Trinidad family appeals for info into 2-year-old cold case murder of teen

Northeastern College pupil Rachael Ramkissoon.

(Trinidad Express) Sixteen-year-old Rachael Ramkissoon had studied late into the night back in January 2017 and woke up late the next morning.

She missed the school bus and called the driver begging him to return for her. But he refused.

The North Eastern College pupil was not going to be late for her examination.

She ran to the road and flagged down a car.

But Ramkissoon, a gifted pupil with dreams of becoming an attorney, would never make it to school.

Instead, the teen would wind up dead in some bushes not far from her home at Talparo.

That same afternoon, a hunter found the girl’s body still in her school uniform.

An autopsy performed at the Forensic Science Centre by pathologist Dr Hughvon Des Vignes revealed that the teenager died as a result of asphyxiation due to manual strangulation. There was no evidence of sexual assault in the pathologist’s initial examination and DNA samples were collected for further examination.

Homicide detectives interviewed several people in connection with the murder. But no one was ever charged.

Ramkissoon’s family launched an investigation and information was handed over to police.

They believe someone the family knew ended the teen’s life. But there was no one was willing to come forward with the evidence.

Rachael Ramkissoon.

Ramkissoon’s grandmother, Kamla Ramkissoon, has made a public appeal for anyone with information on what happened to her granddaughter to go to the police.

She also appealed to Commissioner of Police Gary Griffith to find the missing link in her granddaughter’s case.

She said her family had never recovered from the death and no longer celebrated the Christmas holidays.

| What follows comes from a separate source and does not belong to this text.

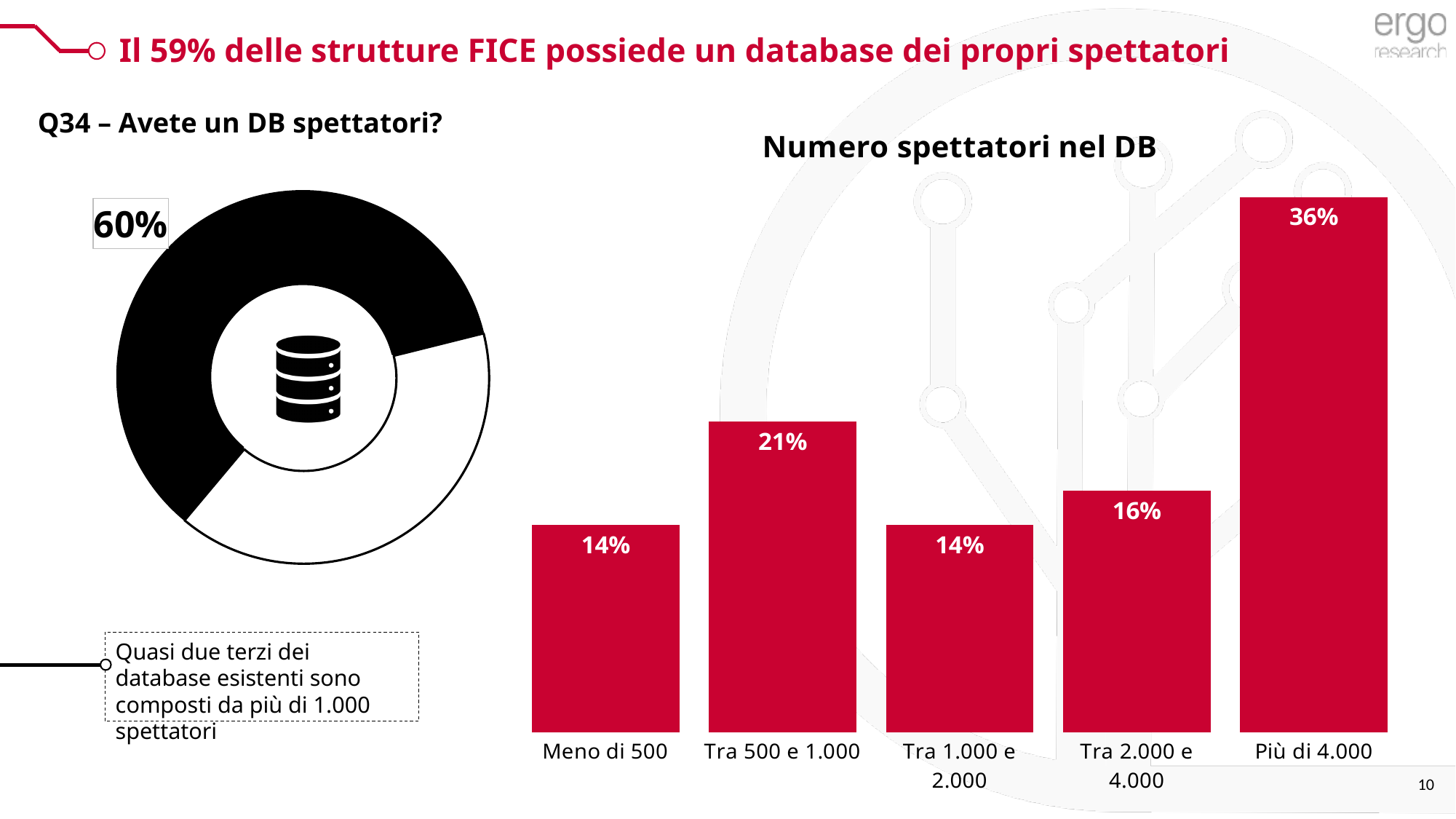
In the 'Numero spettatori nel DB' chart, what is the value for 'Tra 2.000 e 4.000'? 16% In the 'Numero spettatori nel DB' chart, which category has the highest value? Più di 4.000 What is the title of the bar chart on the right of the slide? Numero spettatori nel DB In the 'Numero spettatori nel DB' chart, what is the difference between 'Tra 2.000 e 4.000' and 'Meno di 500'? 2% What kind of chart is 'Numero spettatori nel DB'? Bar chart In the 'Numero spettatori nel DB' chart, which is larger: 'Tra 500 e 1.000' or 'Tra 2.000 e 4.000'? Tra 500 e 1.000 In the 'Numero spettatori nel DB' chart, what is the difference between 'Più di 4.000' and 'Tra 500 e 1.000'? 15% What kind of chart is shown on the left of the slide under 'Q34 – Avete un DB spettatori?'? Donut chart What percentage is labelled on the donut chart on the left of the slide? 60% How many categories are shown in the 'Numero spettatori nel DB' chart? 5 In the 'Numero spettatori nel DB' chart, what is the value for 'Più di 4.000'? 36% In the 'Numero spettatori nel DB' chart, what is the value for 'Tra 500 e 1.000'? 21%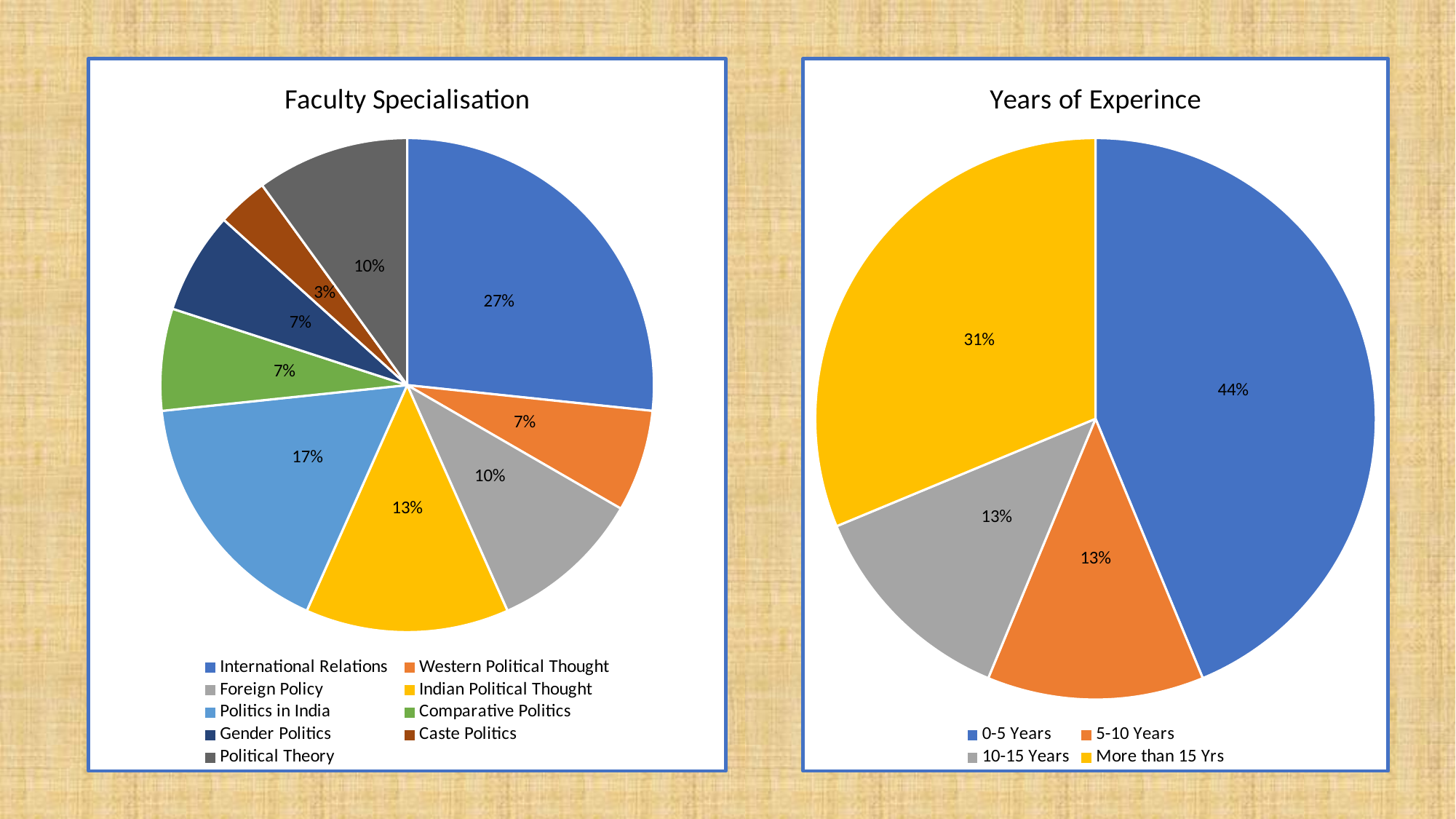
In the Faculty Specialisation chart, which has a larger share, Politics in India or Political Theory? Politics in India In the Years of Experince chart, how many categories are shown? 4 In the Faculty Specialisation chart, what is the difference between the shares of Indian Political Thought and Foreign Policy? 3% In the Years of Experince chart, what is the difference between the shares of 0-5 Years and More than 15 Yrs? 13% In the Faculty Specialisation chart, what share does Politics in India have? 17% What type of chart is the Years of Experince chart? Pie chart In the Faculty Specialisation chart, which specialisation has the largest share? International Relations In the Faculty Specialisation chart, which specialisation has the smallest share? Caste Politics In the Years of Experince chart, what share does More than 15 Yrs have? 31% In the Faculty Specialisation chart, how many specialisations are shown? 9 In the Years of Experince chart, what share does 0-5 Years have? 44% In the Faculty Specialisation chart, what share does International Relations have? 27%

“It is maybe the most difficult time of the year for us. Rachael was our life. She was the reason we celebrated. She was going to make a difference. We no longer have these happy times,” she said.

The grandmother said time had not eased the pain her family was experiencing. “For a mother losing a child is a pain you cannot explain. I am a grandmother and I can tell you it is the worst pain anyone can ever experience. The physical pain a woman endures to have a baby is nothing compared to the emotional pain Rachel’s mother is feeling now. Her father is withdrawn and keeping to himself. He does not speak about his daughter,” she said.

Ramkissoon’s heartbroken relatives remembered her in a prayer service on her first death anniversary.

Her family held a thanksgiving in her memory at the Talparo RC Church and then a procession to the nearby savannah. There was a fireworks display and then her relatives released lanterns.

Three days before her death, Ramkissoon had written two subjects in the Caribbean Secondary Education Certificate (CSEC) – Principles of Business (POB) and Social Studies. She had planned to write two more subjects later that month, Human and Social Biology and Office Administration.

Following her death the family was presented with Ramkissoon’s results. The teenager secured a distinction in POB and a grade two in Social Studies.

Ramkissoon was not pursuing Social Studies as a subject at school, but chose to study it on her own and write the exam.

In June 2016, Ramkissoon wrote Mathematics and English Language examinations and obtained two distinctions.

Kamla Ramkissoon said, “She was naturally bright. She didn’t have to write the exams, but wanted to try it out. In Form Four she wrote exams and got distinctions in Maths and English. She chose to study Social Studies on her own, no lessons and look how well she performed. She had two more subjects to write in January but she was killed. They took away a bright child. She excelled in everything she put her mind to. I still cannot get over this.”

Rachael Ramkissoon, 16.

Ramkissoon said her granddaughter had planned to move to San Fernando where she would pursue her Caribbean Advanced Proficiency Examination (CAPE). “She would move in with me and we would try to get her in a school here to do A Levels. She wanted to get a scholarship, to become a lawyer. I was looking forward to her coming to live with me. She wanted to make a difference in Trinidad and Tobago,” she said.

She said the teenager loved her family and wanted to be the one to take them out of poverty.

Ramkissoon said she was saddened by the crime rate in Trinidad and Tobago and was hoping for a safer 2019.

“I will keep praying for this country and keep hoping that one day my granddaughter’s murder will be solved,” she said.